Adjusted Tangible Book Value per Share (Adjusted TBVPS) is a non-GAAP financial measure that reflects the book value of equity attributable to shareholders even if Core OID balance were accelerated immediately through the financial statements. As a result, management believes Adjusted TBVPS provides the reader with an assessment of value that is more conservative than GAAP common shareholders equity per share. Adjusted TBVPS generally adjusts common equity for: (1) goodwill and identifiable intangibles, net of DTLs, and (2) tax-effected Core OID balance to reduce tangible common equity in the event the corresponding discounted bonds are redeemed/tendered, as applicable for respective periods.
Core Net Income Attributable to Common Shareholders is a non-GAAP financial measure that serves as the numerator in the calculations of Adjusted EPS and Core ROTCE and that, like those measures, is believed by management to help the reader better understand the operating performance of the core businesses and their ability to generate earnings. Core Net Income Attributable to Common Shareholders adjusts GAAP net income attributable to common shareholders for discontinued operations net of tax, tax-effected Core OID expense, tax-effected repositioning and other primarily related to the extinguishment of high-cost legacy debt and strategic activities and significant other, preferred stock capital actions, significant discrete tax items and tax-effected changes in equity investments measured at fair value, as applicable for respective periods. See Reconciliation to GAAP on page 6 for calculation methodology and details.
Core Original Issue Discount (Core OID) Amortization Expense is a non-GAAP financial measure for OID, and is believed by management to help the reader better understand the activity removed from: Core pre-tax income (loss), Core net income (loss) attributable to common shareholders, Adjusted EPS, Core ROTCE, Adjusted efficiency ratio, Adjusted total net revenue, and Net financing revenue (excluding Core OID). Core OID is primarily related to bond exchange OID which excludes international operations and future issuances. See page 7 for calculation methodology and details.
Core Outstanding Original Issue Discount Balance (Core OID balance) is a non-GAAP financial measure for outstanding OID and is believed by management to help the reader better understand the balance removed from Core ROTCE and Adjusted TBVPS. Core OID balance is primarily related to bond exchange OID which excludes international operations and future issuances. See page 7 for calculation methodology and details.
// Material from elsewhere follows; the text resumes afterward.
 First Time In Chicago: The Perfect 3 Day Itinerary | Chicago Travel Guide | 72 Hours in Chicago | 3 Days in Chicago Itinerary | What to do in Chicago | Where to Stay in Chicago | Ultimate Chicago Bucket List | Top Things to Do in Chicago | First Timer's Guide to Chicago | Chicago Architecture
Core Pre-Tax Income is a non-GAAP financial measure that adjusts pre-tax income from continuing operations by excluding (1) Core OID, and (2) change in fair value of equity securities (change in fair value of equity securities impacts the Insurance and Corporate Finance segments), and (3) Repositioning and other which are primarily related to the extinguishment of high-cost legacy debt, strategic activities and significant other one-time items, as applicable for respective periods or businesses. Management believes core pre-tax income can help the reader better understand the operating performance of the core businesses and their ability to generate earnings. See the Pre-Tax Income by Segment Table on page 3 for calculation methodology and details.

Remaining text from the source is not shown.